East Timor and Mongolia had the honour of being the first teams to start off the lengthy process of reaching Russia in preliminary ties between the 12 lowest-ranked teams in Asia in March. But the rest of the world will learn on Saturday what lies ahead of them. With the exception of Russia, of course, whose place as hosts is assured.
Nations from Africa, Europe, North America/Central America/Caribbean, Oceania and South America will enter into the draw, with Asia not involved as their qualifying campaign is already under way.

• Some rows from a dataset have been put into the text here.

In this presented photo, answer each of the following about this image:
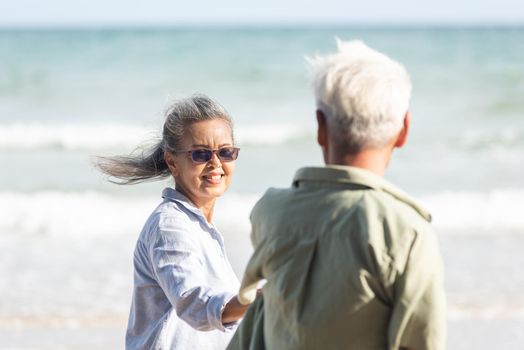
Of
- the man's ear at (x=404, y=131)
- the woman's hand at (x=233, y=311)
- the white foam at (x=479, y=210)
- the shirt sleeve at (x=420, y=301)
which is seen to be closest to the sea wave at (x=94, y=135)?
the white foam at (x=479, y=210)

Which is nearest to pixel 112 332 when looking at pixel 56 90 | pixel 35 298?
pixel 35 298

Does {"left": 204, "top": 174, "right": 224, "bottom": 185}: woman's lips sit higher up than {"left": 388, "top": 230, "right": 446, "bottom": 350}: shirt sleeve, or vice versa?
{"left": 204, "top": 174, "right": 224, "bottom": 185}: woman's lips

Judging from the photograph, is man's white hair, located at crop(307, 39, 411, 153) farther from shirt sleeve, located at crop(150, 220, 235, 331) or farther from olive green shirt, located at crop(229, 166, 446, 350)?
shirt sleeve, located at crop(150, 220, 235, 331)

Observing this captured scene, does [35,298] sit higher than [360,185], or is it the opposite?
[360,185]

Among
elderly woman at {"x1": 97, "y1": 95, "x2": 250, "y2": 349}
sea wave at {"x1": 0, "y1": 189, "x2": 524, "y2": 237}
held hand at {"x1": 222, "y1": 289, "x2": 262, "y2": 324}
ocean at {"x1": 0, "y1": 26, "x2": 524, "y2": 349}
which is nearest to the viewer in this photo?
held hand at {"x1": 222, "y1": 289, "x2": 262, "y2": 324}

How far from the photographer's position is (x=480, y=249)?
794cm

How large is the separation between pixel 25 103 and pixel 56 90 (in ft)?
4.32

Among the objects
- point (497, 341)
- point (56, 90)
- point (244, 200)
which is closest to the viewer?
point (497, 341)

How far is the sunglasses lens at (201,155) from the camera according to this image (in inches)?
113

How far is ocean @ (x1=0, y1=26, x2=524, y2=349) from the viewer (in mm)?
6277

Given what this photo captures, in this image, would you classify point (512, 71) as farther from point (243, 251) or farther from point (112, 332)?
point (112, 332)

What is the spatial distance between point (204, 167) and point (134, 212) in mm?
6879

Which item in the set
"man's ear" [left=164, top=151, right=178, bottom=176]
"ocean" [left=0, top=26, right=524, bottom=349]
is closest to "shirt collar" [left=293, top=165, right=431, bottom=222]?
"man's ear" [left=164, top=151, right=178, bottom=176]

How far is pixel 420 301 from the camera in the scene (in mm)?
1859
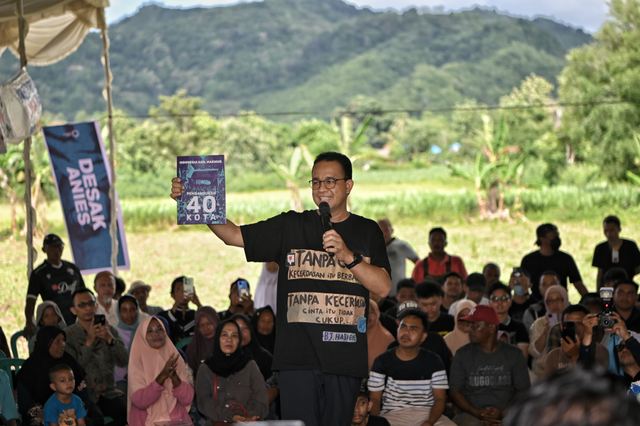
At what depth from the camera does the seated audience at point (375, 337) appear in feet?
16.3

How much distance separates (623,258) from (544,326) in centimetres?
244

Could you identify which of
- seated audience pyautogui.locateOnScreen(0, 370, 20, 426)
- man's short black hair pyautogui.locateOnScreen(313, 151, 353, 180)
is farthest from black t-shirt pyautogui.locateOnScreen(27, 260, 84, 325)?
man's short black hair pyautogui.locateOnScreen(313, 151, 353, 180)

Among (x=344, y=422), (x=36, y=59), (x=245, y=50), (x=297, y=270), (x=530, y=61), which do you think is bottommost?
(x=344, y=422)

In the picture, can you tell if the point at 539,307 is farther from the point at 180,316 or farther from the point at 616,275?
the point at 180,316

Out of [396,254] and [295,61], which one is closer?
[396,254]

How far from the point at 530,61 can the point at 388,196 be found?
73428 millimetres

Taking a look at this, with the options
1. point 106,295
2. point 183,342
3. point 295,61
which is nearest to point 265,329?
point 183,342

Here is a breakdown of where the 31 teams to join Russia in three years will come from:
- Africa: 5
- Asia: 4.5
- Europe: 13
- North America, Central America and Caribbean: 3.5
- Oceania: 0.5
- South America: 4.5
Yes, things have been needlessly complicated by some regions having half a qualifying spot. But it is not as bad as it looks. Those regions will see one of their countries play an intercontinental play-off to determine who progresses. An example of this in action prior to Brazil 2014 was South America's Uruguay competing in a final play-off against Jordan of the Asian Football Association.
In total, 52 European teams, 53 from Africa, 18 from North/Central America/ Caribbean, 10 from South America and eight from Oceania will battle it out.
In addition to Russia, Gibraltar will also not be involved as they are not yet officially recognised by Fifa, a decision they are appealing to the Court of Arbitration for Sport.
Those in the draw have been separated into six different pots. The top nine seeds – taken from Fifa's July world rankings – go into Pot 1. That's good news England and Wales, the latter looking to qualify for their first World Cup since 1958. It's less welcome for Republic of Ireland, whose uninspiring form lands them in Pot 4, meaning they are likely to be in a group alongside some of the continent's best sides.
Pot one: Germany, Belgium, Netherlands, Romania, England, Wales, Portugal, Spain, Croatia.
Pot two: Italy, Slovakia, Austria, Switzerland, Czech Republic, France, Iceland, Denmark, Bosnia-Herzegovina.
Pot three: Poland, Ukraine, Scotland, Hungary, Sweden, Albania, Northern Ireland, Serbia, Greece.
Pot four: Turkey, Slovenia, Israel, Republic of Ireland, Norway, Bulgaria, Faroe Islands, Montenegro, Estonia.
Pot five: Cyprus, Latvia, Armenia, Finland, Belarus, Macedonia, Azerbaijan, Lithuania, Moldova.
Pot six: Luxembourg, Kazakhstan, Liechtenstein, Georgia, Malta, San Marino, Andorra
How the groups will look:
From that, teams will be drawn into seven groups of six and two groups of five with each six-team group containing one team from each of the six pots and each five-team group containing one team from each of the first five pots.
England, Spain, Italy, Germany, France and Netherlands will be drawn into six-team groups due to television deals while Azerbaijan and Armenia will also be kept apart due to the ongoing political situation between the two nations.
After the final group games, which take place on 8 October 2017, the nine group winners will progress automatically while the eight best group runners up enter a playoff.